TEXT PASSAGE:
Some customers indirectly affected by the Sept. 11 events -- or some future
event - may rescind their purchase orders for goods contending that the supervening
terrorist event has fundamentally changed the agreement. The customer may contend
that the event has made their performance impossible which allows them to rescind
the purchase order with no obligation owing for the breached agreement.
The seller considers Article 2 of the Uniform Commercial Code and contends
that it may sell the goods to another buyer and the customer must cover any
losses the seller suffers, and the terrorist event is not an excuse to cover
the loss. The credit professional should consider provisions in the sales contract
that may limit this new uncertainty, such as:
1. Act-of-Terrorism Protections
A force majeure provision, or Act of God, provides
that performance may be excused or suspended in light of an unpredictable
event. What event qualifies as a force majeure is key. What of a
terrorist act? Under the terms of a contract, an Act of God will
not be excused absent a contract provision to the contrary. To avoid
the risk and uncertainty, the parties may agree to arbitrate whether
an event qualifies as a force majeure event.

DIRECTIVE 1: Output the lines of the dataset rows as a JSON list of strings, one string per line with blank lines left out, starting with the line that contains "Which of the" and going on through the last line of the rows.
The text and the rows that follow it have nothing to do with each other.

[Dataset rows]
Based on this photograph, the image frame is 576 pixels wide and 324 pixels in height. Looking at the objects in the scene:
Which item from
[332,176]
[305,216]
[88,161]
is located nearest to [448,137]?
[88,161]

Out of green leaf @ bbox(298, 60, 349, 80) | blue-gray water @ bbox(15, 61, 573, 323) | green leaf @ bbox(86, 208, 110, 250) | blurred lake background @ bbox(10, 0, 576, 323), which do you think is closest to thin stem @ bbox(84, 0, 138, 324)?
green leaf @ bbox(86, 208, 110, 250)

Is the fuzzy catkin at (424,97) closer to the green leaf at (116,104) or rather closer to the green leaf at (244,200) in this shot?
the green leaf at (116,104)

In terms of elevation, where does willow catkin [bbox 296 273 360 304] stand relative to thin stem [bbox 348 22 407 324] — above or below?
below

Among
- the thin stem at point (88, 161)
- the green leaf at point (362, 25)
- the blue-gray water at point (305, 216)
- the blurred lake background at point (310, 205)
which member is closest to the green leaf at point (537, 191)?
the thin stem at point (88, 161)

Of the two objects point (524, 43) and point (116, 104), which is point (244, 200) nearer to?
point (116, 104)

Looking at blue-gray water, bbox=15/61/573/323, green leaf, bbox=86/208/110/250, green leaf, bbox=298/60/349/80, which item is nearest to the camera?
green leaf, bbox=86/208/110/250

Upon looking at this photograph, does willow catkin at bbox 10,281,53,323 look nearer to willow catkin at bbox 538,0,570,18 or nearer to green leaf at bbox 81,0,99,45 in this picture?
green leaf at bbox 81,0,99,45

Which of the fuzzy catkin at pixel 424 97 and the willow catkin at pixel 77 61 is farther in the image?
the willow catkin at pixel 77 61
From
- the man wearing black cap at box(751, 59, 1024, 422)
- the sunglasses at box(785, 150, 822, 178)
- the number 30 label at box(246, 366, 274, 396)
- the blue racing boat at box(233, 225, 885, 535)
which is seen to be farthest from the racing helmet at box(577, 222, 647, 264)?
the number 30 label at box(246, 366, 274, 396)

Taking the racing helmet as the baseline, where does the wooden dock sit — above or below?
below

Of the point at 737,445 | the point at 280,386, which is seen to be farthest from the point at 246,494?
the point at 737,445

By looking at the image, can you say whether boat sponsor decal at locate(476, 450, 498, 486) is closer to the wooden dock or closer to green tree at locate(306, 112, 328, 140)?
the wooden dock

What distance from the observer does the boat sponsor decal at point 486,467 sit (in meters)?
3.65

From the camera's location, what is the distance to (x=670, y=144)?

DIRECTIVE 2: In the text on terrorism and sales contracts, switch "force majeure" to "vis major" and give the passage again, starting with "The seller considers" and going on through "force majeure event.".

EXERCISE ANSWER 1:
[
  "Which of the fuzzy catkin at pixel 424 97 and the willow catkin at pixel 77 61 is farther in the image?",
  "the willow catkin at pixel 77 61",
  "From",
  "- the man wearing black cap at box(751, 59, 1024, 422)",
  "- the sunglasses at box(785, 150, 822, 178)",
  "- the number 30 label at box(246, 366, 274, 396)",
  "- the blue racing boat at box(233, 225, 885, 535)",
  "which is seen to be farthest from the racing helmet at box(577, 222, 647, 264)?",
  "the number 30 label at box(246, 366, 274, 396)",
  "Taking the racing helmet as the baseline, where does the wooden dock sit — above or below?",
  "below",
  "Of the point at 737,445 | the point at 280,386, which is seen to be farthest from the point at 246,494?",
  "the point at 737,445",
  "By looking at the image, can you say whether boat sponsor decal at locate(476, 450, 498, 486) is closer to the wooden dock or closer to green tree at locate(306, 112, 328, 140)?",
  "the wooden dock",
  "What distance from the observer does the boat sponsor decal at point 486,467 sit (in meters)?",
  "3.65",
  "From the camera's location, what is the distance to (x=670, y=144)?"
]

EXERCISE ANSWER 2:
The seller considers Article 2 of the Uniform Commercial Code and contends
that it may sell the goods to another buyer and the customer must cover any
losses the seller suffers, and the terrorist event is not an excuse to cover
the loss. The credit professional should consider provisions in the sales contract
that may limit this new uncertainty, such as:
1. Act-of-Terrorism Protections
A vis major provision, or Act of God, provides
that performance may be excused or suspended in light of an unpredictable
event. What event qualifies as a vis major is key. What of a
terrorist act? Under the terms of a contract, an Act of God will
not be excused absent a contract provision to the contrary. To avoid
the risk and uncertainty, the parties may agree to arbitrate whether
an event qualifies as a vis major event.